Material provided —
--*--

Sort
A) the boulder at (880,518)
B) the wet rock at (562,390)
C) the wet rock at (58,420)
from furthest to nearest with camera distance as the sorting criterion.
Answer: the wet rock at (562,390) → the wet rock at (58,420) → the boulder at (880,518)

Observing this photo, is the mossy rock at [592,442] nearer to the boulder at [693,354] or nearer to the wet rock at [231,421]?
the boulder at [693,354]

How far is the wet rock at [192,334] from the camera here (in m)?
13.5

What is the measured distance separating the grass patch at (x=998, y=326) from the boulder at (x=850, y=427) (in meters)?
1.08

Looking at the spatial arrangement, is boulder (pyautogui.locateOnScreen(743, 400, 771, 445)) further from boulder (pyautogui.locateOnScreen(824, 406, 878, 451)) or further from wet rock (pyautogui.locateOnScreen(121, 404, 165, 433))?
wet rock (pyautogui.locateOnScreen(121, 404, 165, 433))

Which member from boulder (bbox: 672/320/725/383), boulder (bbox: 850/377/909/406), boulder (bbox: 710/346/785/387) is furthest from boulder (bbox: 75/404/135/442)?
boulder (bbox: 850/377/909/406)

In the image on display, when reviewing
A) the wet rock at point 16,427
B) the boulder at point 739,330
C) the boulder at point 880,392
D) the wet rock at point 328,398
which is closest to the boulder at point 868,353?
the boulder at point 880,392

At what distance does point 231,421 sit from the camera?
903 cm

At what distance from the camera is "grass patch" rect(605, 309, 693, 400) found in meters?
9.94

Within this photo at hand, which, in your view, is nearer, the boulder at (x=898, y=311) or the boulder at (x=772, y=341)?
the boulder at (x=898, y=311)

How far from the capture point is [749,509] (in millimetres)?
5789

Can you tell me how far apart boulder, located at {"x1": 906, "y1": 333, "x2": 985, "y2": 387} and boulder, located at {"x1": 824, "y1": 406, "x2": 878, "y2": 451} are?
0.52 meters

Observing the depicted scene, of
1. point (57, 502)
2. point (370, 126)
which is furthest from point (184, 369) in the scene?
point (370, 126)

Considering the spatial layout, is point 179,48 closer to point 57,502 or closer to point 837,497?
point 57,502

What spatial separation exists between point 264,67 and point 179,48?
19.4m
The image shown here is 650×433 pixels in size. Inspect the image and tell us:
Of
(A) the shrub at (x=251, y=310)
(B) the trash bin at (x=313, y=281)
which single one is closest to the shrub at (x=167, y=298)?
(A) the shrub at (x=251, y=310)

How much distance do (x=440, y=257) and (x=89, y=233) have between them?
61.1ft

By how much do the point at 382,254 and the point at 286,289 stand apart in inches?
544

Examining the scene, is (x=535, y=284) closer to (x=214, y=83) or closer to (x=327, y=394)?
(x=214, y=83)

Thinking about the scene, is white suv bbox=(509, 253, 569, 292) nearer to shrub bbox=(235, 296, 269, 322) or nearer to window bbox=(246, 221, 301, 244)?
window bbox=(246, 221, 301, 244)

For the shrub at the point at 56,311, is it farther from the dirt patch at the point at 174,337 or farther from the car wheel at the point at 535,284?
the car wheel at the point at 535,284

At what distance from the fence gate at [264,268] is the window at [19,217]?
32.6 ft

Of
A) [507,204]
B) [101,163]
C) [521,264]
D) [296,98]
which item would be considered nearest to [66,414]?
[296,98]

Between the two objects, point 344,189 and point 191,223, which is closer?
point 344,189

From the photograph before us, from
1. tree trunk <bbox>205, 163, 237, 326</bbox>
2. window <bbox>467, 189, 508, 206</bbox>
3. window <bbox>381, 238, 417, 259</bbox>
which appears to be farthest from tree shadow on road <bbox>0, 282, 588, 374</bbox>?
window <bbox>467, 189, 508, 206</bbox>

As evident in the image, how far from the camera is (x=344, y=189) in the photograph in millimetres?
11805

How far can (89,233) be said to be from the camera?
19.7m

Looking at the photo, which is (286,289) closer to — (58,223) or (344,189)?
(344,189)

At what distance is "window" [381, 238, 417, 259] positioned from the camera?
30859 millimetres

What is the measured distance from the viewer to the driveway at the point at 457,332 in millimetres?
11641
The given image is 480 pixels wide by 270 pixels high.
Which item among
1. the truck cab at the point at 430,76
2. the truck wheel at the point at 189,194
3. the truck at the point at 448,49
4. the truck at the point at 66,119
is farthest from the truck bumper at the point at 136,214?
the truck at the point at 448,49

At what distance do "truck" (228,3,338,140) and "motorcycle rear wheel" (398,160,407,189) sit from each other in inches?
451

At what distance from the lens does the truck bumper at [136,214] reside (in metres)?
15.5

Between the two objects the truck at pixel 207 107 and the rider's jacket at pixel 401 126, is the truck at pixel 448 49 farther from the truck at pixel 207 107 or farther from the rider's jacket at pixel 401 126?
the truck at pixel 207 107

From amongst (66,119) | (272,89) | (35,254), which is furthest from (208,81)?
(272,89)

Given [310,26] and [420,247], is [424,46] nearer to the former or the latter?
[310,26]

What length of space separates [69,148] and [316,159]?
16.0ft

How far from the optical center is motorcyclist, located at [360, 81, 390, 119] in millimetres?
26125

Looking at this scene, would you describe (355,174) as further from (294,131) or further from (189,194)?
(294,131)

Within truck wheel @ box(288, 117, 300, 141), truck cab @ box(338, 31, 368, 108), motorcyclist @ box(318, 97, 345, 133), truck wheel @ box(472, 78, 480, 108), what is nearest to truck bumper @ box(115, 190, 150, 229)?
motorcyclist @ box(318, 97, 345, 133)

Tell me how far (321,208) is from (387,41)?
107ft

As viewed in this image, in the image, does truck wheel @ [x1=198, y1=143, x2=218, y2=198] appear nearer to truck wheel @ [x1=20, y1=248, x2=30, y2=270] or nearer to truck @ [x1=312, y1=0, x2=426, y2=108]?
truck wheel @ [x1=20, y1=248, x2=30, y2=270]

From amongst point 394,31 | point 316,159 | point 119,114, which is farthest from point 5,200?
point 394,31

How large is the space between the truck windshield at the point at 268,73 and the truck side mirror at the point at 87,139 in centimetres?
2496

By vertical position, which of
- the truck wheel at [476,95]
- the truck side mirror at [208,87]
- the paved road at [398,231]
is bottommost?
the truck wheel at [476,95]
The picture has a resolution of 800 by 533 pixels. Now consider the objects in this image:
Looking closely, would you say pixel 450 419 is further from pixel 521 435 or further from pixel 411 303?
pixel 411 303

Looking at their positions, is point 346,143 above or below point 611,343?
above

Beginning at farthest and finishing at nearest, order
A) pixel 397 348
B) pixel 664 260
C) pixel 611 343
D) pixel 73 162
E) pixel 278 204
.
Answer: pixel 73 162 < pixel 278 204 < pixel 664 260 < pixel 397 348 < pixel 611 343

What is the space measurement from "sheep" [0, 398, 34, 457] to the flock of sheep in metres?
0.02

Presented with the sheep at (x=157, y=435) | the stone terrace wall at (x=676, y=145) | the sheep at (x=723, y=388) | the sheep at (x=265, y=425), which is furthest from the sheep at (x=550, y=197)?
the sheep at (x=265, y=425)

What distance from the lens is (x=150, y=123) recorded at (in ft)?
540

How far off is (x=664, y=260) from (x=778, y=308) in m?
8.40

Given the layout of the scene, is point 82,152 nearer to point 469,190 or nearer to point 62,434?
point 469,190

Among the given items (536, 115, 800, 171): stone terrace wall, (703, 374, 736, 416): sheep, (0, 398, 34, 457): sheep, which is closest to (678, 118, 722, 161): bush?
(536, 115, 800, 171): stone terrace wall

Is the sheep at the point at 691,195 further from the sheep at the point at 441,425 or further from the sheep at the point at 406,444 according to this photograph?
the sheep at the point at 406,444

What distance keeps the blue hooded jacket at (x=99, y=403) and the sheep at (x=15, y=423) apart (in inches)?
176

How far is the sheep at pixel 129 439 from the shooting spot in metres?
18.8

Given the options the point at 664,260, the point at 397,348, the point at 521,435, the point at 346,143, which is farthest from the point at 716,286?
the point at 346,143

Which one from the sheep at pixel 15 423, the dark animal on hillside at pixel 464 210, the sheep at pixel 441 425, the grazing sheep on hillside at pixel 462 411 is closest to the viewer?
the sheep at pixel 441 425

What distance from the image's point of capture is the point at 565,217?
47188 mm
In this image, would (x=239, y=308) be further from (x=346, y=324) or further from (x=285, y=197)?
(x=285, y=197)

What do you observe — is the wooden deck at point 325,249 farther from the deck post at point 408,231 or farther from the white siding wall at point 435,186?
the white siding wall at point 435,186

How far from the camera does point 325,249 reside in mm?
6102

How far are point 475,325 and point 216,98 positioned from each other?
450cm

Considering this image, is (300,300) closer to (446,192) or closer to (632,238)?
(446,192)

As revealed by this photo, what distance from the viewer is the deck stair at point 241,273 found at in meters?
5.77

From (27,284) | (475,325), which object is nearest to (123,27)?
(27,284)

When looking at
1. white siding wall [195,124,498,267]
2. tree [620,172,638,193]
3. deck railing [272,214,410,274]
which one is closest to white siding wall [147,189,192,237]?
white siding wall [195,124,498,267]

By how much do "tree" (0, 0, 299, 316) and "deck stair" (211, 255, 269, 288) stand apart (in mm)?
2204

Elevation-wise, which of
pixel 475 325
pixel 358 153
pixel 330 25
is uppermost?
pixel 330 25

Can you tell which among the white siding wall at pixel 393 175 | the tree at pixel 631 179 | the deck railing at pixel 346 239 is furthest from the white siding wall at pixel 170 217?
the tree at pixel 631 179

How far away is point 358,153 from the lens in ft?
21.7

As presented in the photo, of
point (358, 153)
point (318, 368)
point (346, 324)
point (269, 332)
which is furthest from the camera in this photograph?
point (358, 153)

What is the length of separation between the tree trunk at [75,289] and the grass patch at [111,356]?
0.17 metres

--*--

Your goal —
Arrange the material above, from the line with "Within this photo" up to and including the line with "0.52 meters", as a JSON list of strings with one string per line and no blank lines.

Solution to the exercise —
[
  "Within this photo at hand, which, in your view, is nearer, the boulder at (x=898, y=311) or the boulder at (x=772, y=341)?",
  "the boulder at (x=898, y=311)",
  "How far from the capture point is [749,509] (in millimetres)?",
  "5789",
  "Can you tell me how far apart boulder, located at {\"x1\": 906, \"y1\": 333, \"x2\": 985, \"y2\": 387} and boulder, located at {\"x1\": 824, \"y1\": 406, \"x2\": 878, \"y2\": 451} are?",
  "0.52 meters"
]